One easy way to provide that additional information while still being concise is to create interactions in PowerPoint. You can express ideas visually in short animations or vignettes, making a simple page-turner, rather than having words and images on screen.
Plus, capturing additional information from SMEs and allowing them to create their own video or audio really helps to boost the interest level. Allowing them to do that cuts down on the on-screen text and allows things to be more robust.
Let’s take a look at some demonstrations of this principle in action using iSpring.
You can take a lot of information that goes in a pamphlet or any other print medium, and create that same look and feel rather than just an on-screen visual for your learners. Let them click through pages and explore callouts, images, footnotes or side notes.
Any of these areas in a timeline contains a lot of information. It can be as robust and succinct as you want. You can have visuals that pop out full-screen for the learner, or different timeline areas. Plus, it doesn’t have to be an actual timeline, meaning it doesn’t have to contain dates. It could be color-coded sections of information, or a process broken down into stages.
There’s information on the left that allows you to quickly click through each entry, as well as to see alphabetized entries.
A list of frequently asked questions (FAQ) is a very important knowledge base to have, especially if you’re presenting a broad topic. Those of you who have worked in the medical industry know that there’s a lot of survey information to provide, and a lot of specialized terminology that you need to make sure each individual understands and can use. An FAQ is an effective way to make it available it in a dictionary-like or a question-and-answer manner.
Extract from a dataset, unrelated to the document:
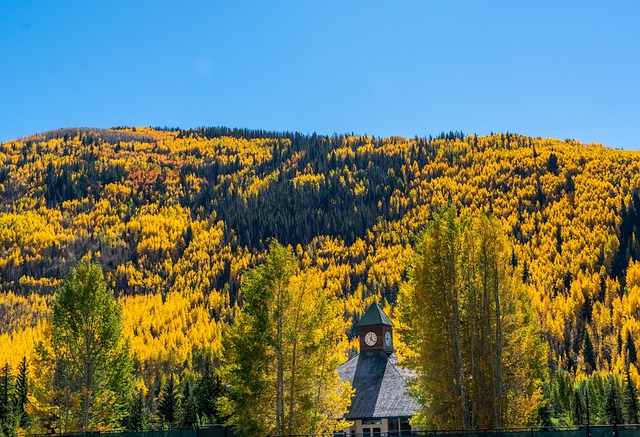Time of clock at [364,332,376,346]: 12:22
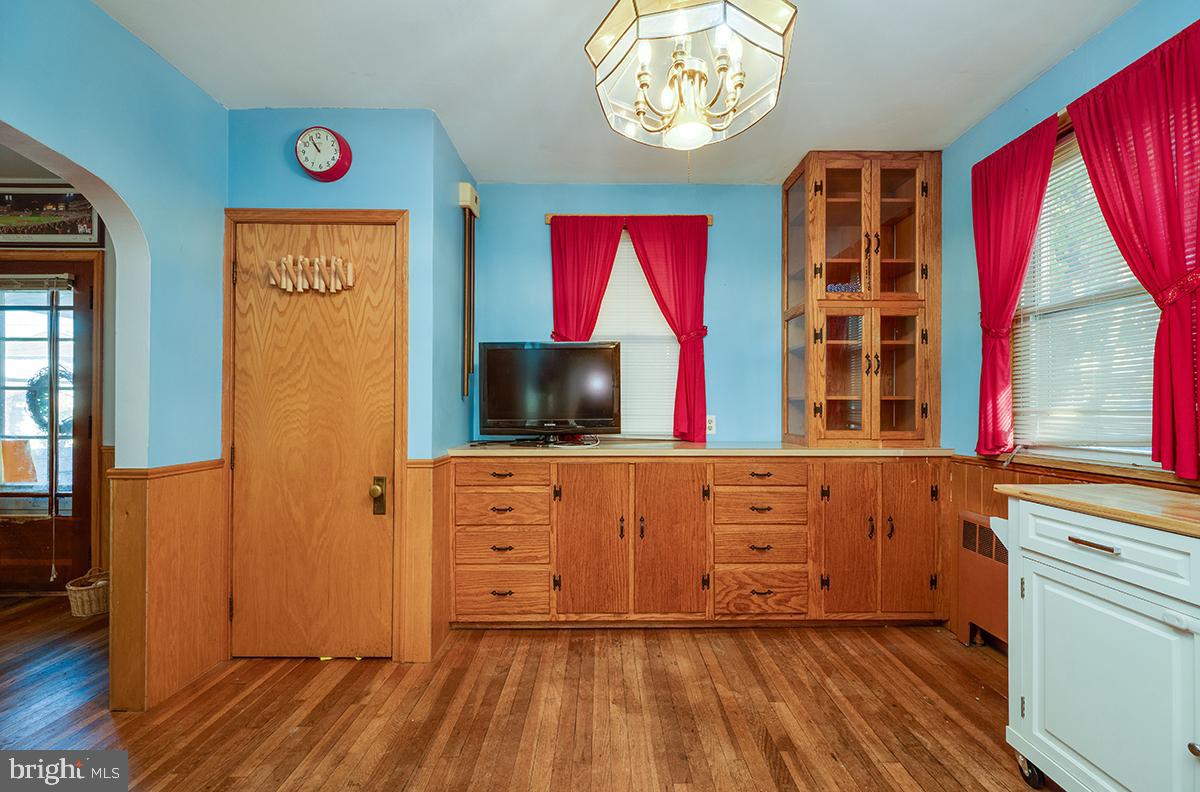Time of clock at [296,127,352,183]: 10:55
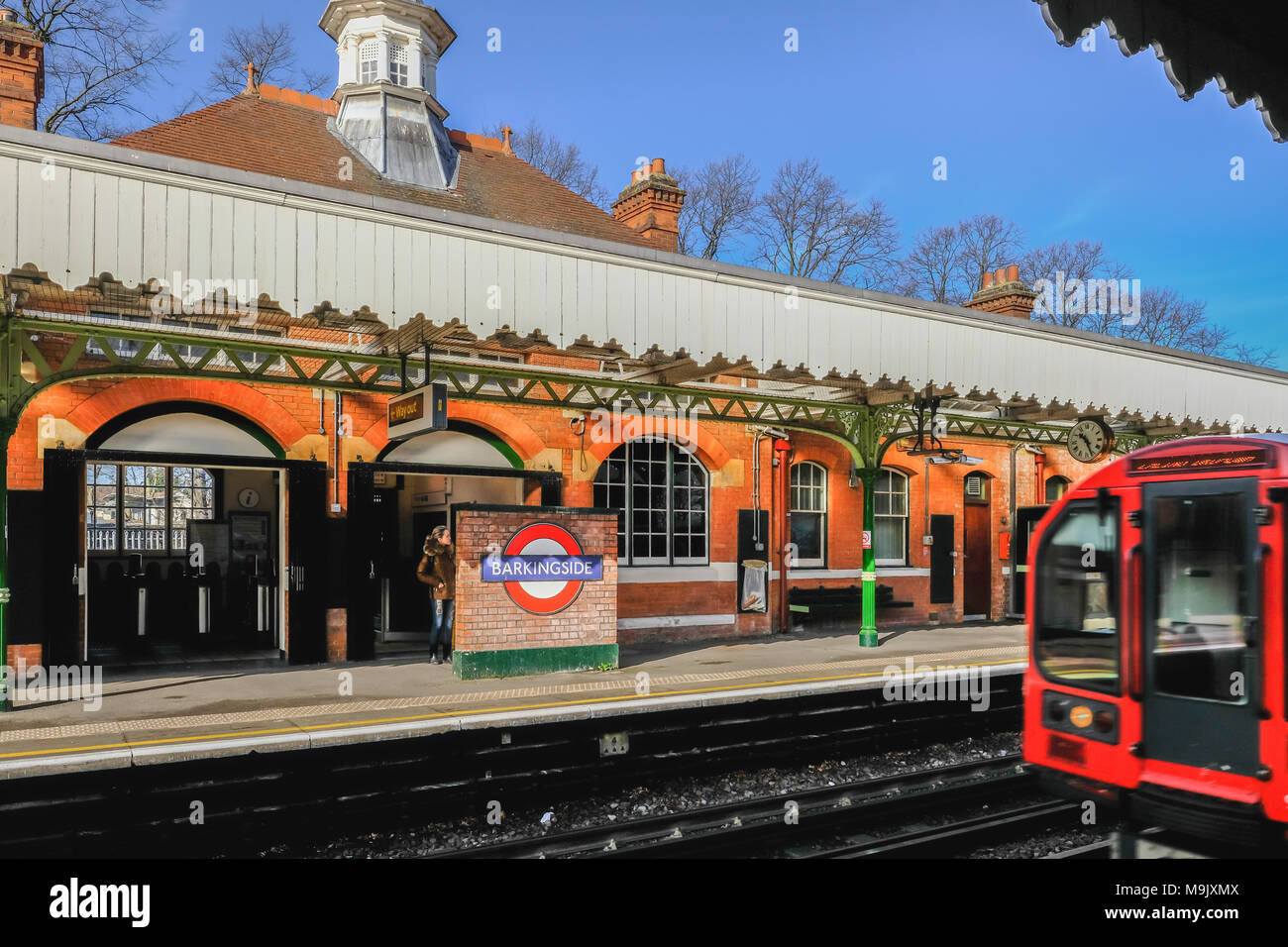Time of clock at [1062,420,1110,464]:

And again, you don’t need to use interactions all the time. The point is to insert them in places where you have a lot of information that needs to be well-organized and visually interesting. Use interactions like seasoning in cooking. Let’s say you love pepper and it’s great with grilled meat, but too much is too much and it ruins the flavor, so use them responsibly.
No matter what method you use to present the material, whether it’s just on-screen information or one or more of these interactions, make sure that you do so as a learner advocate. Also, be on guard to make sure you aren’t using too many cool things just to use them.
You are an SME (instead of a conclusion)
Most of us wear a lot of hats in our own projects, especially if we have various clients. It’s very important that we regard our own knowledge and expertise to be equally as important as the ones we’re pulling from. Make sure that you value your own information and guidance as well though, and understand that you’re doing all this for the learners.